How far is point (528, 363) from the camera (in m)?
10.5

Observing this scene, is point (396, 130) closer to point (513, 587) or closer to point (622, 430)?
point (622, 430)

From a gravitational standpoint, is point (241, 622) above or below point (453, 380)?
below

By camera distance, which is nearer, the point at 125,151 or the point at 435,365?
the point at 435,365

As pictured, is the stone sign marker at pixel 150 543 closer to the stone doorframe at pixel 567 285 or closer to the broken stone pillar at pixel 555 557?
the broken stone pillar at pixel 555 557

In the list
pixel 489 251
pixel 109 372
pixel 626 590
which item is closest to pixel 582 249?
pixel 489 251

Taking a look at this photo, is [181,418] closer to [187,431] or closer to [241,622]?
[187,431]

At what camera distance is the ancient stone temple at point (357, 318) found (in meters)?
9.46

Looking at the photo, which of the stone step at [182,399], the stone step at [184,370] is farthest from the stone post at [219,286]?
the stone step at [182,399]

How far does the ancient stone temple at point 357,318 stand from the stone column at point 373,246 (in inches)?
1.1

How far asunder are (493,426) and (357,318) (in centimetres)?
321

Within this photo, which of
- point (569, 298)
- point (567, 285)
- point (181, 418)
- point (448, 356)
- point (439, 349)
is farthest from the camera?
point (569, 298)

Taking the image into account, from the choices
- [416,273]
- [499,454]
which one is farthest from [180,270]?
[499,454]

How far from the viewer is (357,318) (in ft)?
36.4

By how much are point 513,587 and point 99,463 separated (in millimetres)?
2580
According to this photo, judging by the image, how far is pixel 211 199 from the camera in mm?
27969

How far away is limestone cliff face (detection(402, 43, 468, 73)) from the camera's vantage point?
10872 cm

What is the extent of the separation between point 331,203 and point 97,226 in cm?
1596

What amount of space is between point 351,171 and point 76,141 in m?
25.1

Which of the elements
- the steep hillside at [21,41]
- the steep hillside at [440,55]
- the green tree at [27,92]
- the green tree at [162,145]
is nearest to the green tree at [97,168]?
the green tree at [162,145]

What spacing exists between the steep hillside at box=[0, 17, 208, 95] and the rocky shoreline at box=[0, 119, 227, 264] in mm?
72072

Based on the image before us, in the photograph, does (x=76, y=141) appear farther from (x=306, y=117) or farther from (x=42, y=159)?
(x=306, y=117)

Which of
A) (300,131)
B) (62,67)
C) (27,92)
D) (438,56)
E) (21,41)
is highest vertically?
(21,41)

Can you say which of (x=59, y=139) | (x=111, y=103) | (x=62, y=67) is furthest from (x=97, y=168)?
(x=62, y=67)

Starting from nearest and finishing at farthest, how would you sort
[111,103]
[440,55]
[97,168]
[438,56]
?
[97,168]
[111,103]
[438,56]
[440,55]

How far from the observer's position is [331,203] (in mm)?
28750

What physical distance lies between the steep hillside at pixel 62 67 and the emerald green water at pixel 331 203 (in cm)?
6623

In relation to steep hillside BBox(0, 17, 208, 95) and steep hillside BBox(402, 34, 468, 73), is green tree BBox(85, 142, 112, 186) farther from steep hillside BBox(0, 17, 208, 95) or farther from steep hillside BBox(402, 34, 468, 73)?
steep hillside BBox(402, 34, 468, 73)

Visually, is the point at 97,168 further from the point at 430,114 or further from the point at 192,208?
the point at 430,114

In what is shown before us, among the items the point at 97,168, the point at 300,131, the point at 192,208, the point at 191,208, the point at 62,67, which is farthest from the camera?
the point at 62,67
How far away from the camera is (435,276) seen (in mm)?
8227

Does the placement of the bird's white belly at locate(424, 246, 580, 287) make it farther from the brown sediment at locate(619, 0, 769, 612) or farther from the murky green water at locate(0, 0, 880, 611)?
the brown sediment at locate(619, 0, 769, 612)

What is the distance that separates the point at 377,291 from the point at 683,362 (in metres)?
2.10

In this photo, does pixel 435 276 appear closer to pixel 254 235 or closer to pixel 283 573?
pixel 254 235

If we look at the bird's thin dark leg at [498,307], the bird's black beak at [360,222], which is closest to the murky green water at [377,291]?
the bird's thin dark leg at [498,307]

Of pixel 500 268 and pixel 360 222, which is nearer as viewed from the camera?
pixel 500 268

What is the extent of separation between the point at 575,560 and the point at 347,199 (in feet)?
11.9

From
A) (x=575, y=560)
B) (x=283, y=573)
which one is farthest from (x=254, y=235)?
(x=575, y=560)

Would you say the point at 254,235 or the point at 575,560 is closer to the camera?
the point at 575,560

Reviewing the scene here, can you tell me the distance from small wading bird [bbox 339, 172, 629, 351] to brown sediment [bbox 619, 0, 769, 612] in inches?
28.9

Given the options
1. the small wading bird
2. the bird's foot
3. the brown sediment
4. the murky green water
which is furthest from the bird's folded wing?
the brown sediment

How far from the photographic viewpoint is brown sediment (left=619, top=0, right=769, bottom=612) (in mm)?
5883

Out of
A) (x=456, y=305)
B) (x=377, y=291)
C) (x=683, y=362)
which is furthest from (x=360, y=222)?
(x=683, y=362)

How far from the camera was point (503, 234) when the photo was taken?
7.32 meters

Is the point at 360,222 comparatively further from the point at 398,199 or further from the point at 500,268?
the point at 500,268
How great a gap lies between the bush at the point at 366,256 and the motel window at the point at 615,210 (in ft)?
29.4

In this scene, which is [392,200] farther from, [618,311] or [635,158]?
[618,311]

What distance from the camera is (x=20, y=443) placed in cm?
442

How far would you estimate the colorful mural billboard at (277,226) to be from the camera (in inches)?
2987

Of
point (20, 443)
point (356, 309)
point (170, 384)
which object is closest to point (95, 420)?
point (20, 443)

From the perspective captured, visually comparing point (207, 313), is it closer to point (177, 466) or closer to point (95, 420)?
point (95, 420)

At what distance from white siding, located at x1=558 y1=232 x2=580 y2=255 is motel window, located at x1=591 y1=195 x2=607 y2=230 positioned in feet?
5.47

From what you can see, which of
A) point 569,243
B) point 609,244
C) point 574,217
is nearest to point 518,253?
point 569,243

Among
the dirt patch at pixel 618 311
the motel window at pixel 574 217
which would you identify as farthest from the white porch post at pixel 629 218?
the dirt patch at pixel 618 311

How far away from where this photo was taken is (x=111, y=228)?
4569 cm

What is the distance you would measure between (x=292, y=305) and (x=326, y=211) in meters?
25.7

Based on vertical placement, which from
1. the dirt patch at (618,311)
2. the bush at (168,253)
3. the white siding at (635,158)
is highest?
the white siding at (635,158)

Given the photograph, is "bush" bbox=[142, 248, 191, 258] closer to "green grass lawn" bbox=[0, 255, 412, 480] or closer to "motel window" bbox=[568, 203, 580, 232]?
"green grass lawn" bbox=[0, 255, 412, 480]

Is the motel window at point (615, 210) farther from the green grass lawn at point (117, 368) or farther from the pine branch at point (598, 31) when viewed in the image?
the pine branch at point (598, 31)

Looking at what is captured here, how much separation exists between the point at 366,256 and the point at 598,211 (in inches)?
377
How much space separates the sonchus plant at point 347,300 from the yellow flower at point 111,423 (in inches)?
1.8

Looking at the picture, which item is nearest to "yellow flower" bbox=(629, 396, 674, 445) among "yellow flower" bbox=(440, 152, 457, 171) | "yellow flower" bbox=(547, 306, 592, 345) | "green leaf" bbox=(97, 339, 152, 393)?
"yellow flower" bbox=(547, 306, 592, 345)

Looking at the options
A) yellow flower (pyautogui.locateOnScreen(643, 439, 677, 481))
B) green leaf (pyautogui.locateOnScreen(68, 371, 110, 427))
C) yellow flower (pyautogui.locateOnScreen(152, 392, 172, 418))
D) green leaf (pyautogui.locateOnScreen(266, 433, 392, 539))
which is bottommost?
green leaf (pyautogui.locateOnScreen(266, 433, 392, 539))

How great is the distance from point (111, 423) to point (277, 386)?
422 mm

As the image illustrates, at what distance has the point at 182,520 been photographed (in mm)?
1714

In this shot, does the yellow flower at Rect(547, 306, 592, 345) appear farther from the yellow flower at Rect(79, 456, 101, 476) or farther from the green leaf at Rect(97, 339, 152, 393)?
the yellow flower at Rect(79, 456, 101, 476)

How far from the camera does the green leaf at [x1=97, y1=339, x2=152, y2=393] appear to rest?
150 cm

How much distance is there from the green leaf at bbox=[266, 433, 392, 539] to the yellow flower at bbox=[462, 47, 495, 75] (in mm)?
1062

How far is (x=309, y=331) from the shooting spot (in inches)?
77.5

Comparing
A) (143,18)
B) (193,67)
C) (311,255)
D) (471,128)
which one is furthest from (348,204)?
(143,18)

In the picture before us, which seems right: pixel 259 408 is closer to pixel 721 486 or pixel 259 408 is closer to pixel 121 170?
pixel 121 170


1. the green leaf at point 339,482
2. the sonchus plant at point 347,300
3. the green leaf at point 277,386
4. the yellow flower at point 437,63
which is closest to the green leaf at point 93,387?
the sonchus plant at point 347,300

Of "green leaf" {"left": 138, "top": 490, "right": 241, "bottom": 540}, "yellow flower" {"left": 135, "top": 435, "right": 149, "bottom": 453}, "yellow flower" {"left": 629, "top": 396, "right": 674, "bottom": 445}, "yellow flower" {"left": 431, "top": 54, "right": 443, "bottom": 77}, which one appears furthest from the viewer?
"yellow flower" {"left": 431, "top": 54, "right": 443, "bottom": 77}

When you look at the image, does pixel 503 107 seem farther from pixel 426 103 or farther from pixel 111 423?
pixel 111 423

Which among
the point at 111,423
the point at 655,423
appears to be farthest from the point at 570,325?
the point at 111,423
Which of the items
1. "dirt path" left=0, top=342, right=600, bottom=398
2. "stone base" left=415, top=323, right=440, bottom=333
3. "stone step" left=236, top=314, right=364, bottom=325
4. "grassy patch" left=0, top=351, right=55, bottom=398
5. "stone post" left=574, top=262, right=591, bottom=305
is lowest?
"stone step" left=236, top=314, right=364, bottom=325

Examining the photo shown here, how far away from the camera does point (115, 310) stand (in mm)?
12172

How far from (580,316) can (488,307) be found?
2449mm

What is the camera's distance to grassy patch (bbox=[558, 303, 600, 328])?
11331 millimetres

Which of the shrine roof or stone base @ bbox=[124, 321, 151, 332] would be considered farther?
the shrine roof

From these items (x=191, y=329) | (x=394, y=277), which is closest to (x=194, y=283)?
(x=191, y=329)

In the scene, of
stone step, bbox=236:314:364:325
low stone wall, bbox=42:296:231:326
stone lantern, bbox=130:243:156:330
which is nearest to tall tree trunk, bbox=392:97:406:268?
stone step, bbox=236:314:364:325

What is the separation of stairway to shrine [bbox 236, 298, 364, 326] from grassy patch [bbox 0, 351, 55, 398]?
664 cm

###

▶ Work required: Emit verbatim the lines running from the one with "When you look" through the last line of the data, both endpoints inclusive.

▶ Written answer:
When you look at the image, does pixel 503 107 seem farther from pixel 426 103 or farther from pixel 111 423?
pixel 111 423

Which among
the point at 111,423
the point at 655,423
appears to be farthest from the point at 570,325?
the point at 111,423
Which of the items
1. "dirt path" left=0, top=342, right=600, bottom=398
2. "stone base" left=415, top=323, right=440, bottom=333
3. "stone step" left=236, top=314, right=364, bottom=325
4. "grassy patch" left=0, top=351, right=55, bottom=398
5. "stone post" left=574, top=262, right=591, bottom=305
is lowest?
"stone step" left=236, top=314, right=364, bottom=325

Examining the photo shown here, how far away from the camera does point (115, 310) stand (in mm)?
12172

How far from (580,316) can (488,307) be found?
2449mm

What is the camera's distance to grassy patch (bbox=[558, 303, 600, 328])?
11331 millimetres

Which of the shrine roof or stone base @ bbox=[124, 321, 151, 332] would be considered farther?
the shrine roof

From these items (x=191, y=329) | (x=394, y=277), which is closest to (x=194, y=283)?
(x=191, y=329)

In the scene, of
stone step, bbox=236:314:364:325
low stone wall, bbox=42:296:231:326
stone lantern, bbox=130:243:156:330
which is nearest to tall tree trunk, bbox=392:97:406:268?
stone step, bbox=236:314:364:325

What is the separation of stairway to shrine [bbox 236, 298, 364, 326] from grassy patch [bbox 0, 351, 55, 398]?
664 cm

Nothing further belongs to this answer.